● EXERCISE MATERIAL
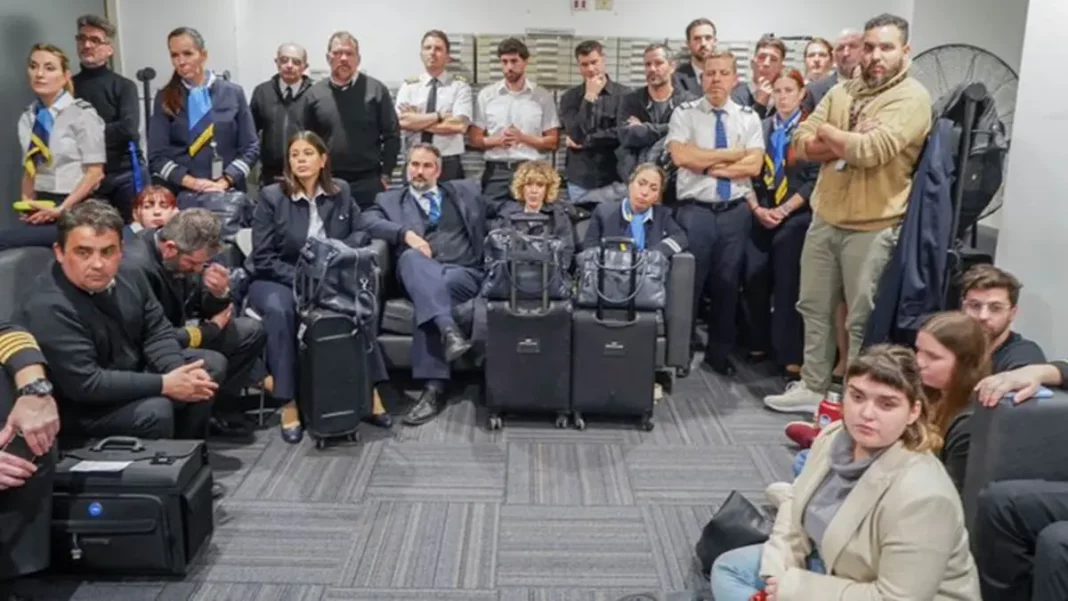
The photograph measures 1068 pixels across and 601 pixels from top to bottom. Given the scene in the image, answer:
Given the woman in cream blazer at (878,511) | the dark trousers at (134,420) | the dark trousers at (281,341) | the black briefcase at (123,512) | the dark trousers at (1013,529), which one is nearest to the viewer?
the woman in cream blazer at (878,511)

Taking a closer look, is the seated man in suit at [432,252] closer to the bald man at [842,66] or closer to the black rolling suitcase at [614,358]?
the black rolling suitcase at [614,358]

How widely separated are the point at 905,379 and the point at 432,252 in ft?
8.64

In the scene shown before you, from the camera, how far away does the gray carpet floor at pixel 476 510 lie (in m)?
2.72

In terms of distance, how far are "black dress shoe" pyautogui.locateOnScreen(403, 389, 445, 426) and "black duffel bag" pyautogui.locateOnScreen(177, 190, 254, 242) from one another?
3.51 ft

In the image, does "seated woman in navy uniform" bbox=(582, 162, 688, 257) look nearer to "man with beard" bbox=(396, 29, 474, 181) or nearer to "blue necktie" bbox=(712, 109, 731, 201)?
"blue necktie" bbox=(712, 109, 731, 201)

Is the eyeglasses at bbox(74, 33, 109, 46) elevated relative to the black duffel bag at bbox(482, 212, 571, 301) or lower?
elevated

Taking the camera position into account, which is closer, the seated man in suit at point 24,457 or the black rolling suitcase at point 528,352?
the seated man in suit at point 24,457

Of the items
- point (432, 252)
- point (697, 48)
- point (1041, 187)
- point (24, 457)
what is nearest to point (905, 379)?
point (1041, 187)

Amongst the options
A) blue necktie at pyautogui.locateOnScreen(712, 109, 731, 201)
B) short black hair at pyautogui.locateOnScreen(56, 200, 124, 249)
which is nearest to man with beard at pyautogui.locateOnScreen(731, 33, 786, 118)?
blue necktie at pyautogui.locateOnScreen(712, 109, 731, 201)

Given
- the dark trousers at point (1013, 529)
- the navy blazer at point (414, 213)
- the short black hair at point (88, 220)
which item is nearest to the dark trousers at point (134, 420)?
the short black hair at point (88, 220)

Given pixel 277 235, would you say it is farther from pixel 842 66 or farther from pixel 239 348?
pixel 842 66

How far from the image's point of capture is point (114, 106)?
14.5ft

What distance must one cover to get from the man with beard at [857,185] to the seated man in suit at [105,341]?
2390 millimetres

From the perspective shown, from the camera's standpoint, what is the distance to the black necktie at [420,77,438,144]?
506cm
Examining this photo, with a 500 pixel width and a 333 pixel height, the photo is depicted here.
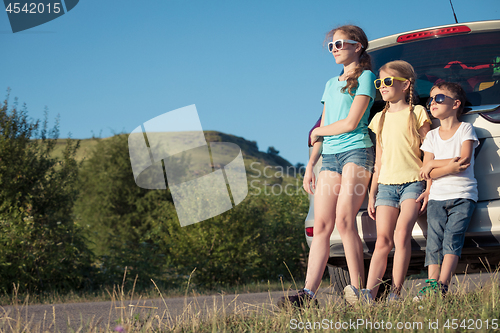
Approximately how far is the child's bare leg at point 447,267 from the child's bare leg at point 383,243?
35 cm

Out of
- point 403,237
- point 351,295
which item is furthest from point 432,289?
point 351,295

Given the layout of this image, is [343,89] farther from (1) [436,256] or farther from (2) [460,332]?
(2) [460,332]

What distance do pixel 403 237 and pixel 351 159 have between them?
0.64 metres

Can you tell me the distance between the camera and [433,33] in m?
3.53

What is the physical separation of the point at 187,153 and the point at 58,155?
70.8 ft

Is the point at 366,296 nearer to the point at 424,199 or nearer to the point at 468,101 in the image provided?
the point at 424,199

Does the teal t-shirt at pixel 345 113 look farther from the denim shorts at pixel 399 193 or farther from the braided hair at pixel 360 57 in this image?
the denim shorts at pixel 399 193

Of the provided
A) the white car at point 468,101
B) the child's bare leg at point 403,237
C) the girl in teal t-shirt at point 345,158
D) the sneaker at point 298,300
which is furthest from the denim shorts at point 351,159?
the sneaker at point 298,300

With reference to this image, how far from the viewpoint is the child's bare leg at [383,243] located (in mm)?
2865

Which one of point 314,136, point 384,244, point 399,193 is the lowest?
point 384,244

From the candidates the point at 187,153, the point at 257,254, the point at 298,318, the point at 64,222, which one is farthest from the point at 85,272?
the point at 187,153

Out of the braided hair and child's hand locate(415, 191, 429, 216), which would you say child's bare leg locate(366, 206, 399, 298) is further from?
the braided hair

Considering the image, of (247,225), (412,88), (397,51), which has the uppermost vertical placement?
(397,51)

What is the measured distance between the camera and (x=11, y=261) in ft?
25.8
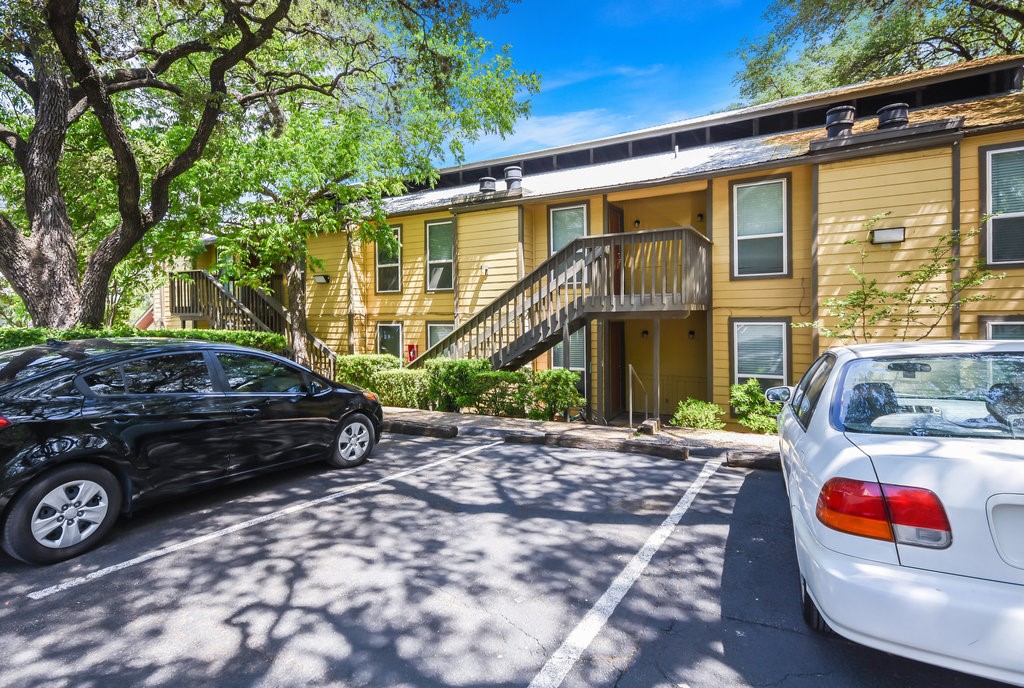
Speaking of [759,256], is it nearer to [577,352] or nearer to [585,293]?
[585,293]

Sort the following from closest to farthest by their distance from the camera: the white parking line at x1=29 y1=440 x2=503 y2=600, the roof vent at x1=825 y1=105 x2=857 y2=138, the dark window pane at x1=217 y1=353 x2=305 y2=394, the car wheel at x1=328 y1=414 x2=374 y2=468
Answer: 1. the white parking line at x1=29 y1=440 x2=503 y2=600
2. the dark window pane at x1=217 y1=353 x2=305 y2=394
3. the car wheel at x1=328 y1=414 x2=374 y2=468
4. the roof vent at x1=825 y1=105 x2=857 y2=138

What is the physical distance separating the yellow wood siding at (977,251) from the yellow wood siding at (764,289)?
2.11 m

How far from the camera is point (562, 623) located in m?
2.77

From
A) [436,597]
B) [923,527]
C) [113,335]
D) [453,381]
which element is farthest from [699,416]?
[113,335]

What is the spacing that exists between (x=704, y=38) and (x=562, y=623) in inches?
642

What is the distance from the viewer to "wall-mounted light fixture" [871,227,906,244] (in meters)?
8.22

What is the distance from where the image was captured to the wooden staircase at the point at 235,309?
14266 mm

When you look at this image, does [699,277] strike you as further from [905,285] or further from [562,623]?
[562,623]

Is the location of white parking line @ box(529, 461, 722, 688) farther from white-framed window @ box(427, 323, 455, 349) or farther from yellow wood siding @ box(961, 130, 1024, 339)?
white-framed window @ box(427, 323, 455, 349)

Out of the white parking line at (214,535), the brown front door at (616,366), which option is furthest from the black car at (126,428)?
the brown front door at (616,366)

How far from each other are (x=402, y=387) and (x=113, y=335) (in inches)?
202

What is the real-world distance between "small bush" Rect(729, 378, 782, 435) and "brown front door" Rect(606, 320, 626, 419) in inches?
111

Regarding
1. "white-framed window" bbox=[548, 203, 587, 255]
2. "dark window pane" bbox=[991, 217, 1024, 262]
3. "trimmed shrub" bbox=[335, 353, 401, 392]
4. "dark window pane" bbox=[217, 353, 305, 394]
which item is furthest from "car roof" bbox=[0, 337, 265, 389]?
"dark window pane" bbox=[991, 217, 1024, 262]

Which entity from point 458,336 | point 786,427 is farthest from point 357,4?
point 786,427
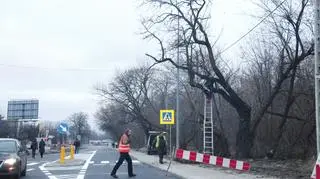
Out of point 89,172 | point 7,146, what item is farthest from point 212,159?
point 7,146

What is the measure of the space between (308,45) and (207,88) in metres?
6.24

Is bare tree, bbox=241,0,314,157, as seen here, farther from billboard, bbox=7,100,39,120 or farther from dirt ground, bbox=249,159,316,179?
billboard, bbox=7,100,39,120

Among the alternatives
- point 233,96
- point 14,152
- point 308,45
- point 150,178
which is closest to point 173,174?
point 150,178

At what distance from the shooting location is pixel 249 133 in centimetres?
3134

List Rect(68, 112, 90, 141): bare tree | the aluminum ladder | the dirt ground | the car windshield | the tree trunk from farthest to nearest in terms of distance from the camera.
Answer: Rect(68, 112, 90, 141): bare tree → the aluminum ladder → the tree trunk → the dirt ground → the car windshield

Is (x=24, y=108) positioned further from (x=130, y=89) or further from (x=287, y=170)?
(x=287, y=170)

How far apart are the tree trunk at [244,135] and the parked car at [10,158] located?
1563 cm

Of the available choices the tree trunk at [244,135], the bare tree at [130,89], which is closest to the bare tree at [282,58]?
the tree trunk at [244,135]

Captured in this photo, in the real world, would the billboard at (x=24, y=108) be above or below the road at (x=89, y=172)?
above

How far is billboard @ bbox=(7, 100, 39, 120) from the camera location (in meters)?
69.1

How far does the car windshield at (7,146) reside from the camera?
17.7 metres

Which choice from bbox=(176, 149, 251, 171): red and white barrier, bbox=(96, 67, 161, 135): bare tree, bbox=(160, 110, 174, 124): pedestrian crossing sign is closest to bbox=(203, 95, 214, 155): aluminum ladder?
bbox=(160, 110, 174, 124): pedestrian crossing sign

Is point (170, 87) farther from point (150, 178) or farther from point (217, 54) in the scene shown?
point (150, 178)

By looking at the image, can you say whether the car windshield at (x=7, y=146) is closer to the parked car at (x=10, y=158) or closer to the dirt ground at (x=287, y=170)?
the parked car at (x=10, y=158)
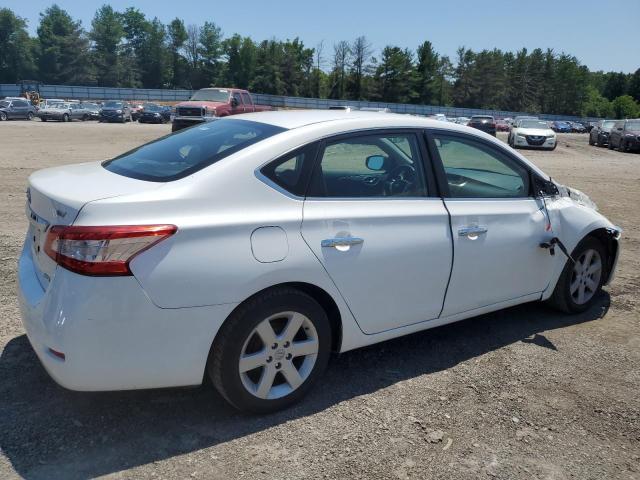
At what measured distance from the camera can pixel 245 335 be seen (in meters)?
2.91

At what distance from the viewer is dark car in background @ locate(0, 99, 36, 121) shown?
4044 centimetres

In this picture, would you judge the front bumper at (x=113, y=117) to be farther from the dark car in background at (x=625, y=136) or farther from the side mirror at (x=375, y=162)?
the side mirror at (x=375, y=162)

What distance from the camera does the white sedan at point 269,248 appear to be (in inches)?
104

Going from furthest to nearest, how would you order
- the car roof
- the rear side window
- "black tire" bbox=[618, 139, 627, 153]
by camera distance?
"black tire" bbox=[618, 139, 627, 153], the car roof, the rear side window

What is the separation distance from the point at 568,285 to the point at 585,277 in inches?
11.2

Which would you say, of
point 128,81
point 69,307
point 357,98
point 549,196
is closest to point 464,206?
point 549,196

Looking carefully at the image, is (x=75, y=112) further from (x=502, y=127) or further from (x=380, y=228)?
(x=380, y=228)

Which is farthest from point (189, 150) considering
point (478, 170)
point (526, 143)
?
point (526, 143)

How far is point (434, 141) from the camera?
3.81 meters

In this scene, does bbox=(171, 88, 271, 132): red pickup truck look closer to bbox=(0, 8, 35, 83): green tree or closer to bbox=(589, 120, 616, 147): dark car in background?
bbox=(589, 120, 616, 147): dark car in background

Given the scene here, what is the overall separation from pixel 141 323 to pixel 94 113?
47820mm

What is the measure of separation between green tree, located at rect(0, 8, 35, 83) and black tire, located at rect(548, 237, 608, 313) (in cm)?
11290

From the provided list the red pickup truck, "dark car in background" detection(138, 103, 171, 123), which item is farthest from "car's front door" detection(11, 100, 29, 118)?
the red pickup truck

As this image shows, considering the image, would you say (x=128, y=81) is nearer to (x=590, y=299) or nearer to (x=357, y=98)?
(x=357, y=98)
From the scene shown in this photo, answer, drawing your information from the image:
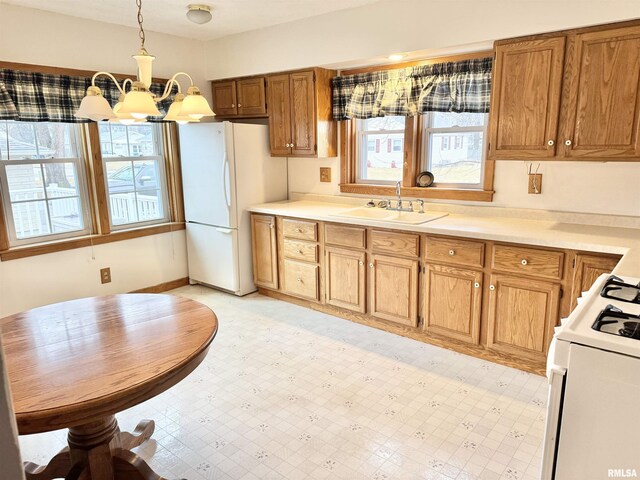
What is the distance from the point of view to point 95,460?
172 cm

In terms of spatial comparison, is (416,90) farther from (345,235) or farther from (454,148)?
(345,235)

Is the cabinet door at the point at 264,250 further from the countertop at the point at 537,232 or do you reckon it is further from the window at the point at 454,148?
the window at the point at 454,148

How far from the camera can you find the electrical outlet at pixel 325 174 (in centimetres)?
420

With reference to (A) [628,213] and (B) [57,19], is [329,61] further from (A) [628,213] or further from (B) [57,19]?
(A) [628,213]

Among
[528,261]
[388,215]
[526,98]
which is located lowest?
[528,261]

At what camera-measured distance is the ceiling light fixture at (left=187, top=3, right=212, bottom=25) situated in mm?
3285

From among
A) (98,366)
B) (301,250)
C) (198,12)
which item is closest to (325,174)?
(301,250)

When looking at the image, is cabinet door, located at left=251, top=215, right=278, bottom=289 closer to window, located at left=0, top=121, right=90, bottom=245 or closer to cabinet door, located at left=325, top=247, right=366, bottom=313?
cabinet door, located at left=325, top=247, right=366, bottom=313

● EXERCISE DETAILS
Beginning with the line that contains "How far from the camera can", repeat every line through the end of the records and nothing more.

● ANSWER BELOW
How far from the camera can you find the electrical outlet at pixel 325 174 (in centimetres)?
420

With reference to (A) [628,213] and (B) [57,19], is [329,61] further from (A) [628,213] or further from (B) [57,19]?
(A) [628,213]

Among
[528,261]
[388,215]
[526,98]
which is located lowest?
[528,261]

At what camera-measured distance is the ceiling light fixture at (left=187, top=3, right=212, bottom=25) situated in mm?
3285

From among
A) (98,366)
B) (301,250)
C) (198,12)
which item is closest to (325,174)?
(301,250)

When looking at the image, is cabinet door, located at left=251, top=215, right=278, bottom=289 closer to window, located at left=0, top=121, right=90, bottom=245 or closer to cabinet door, located at left=325, top=247, right=366, bottom=313?
cabinet door, located at left=325, top=247, right=366, bottom=313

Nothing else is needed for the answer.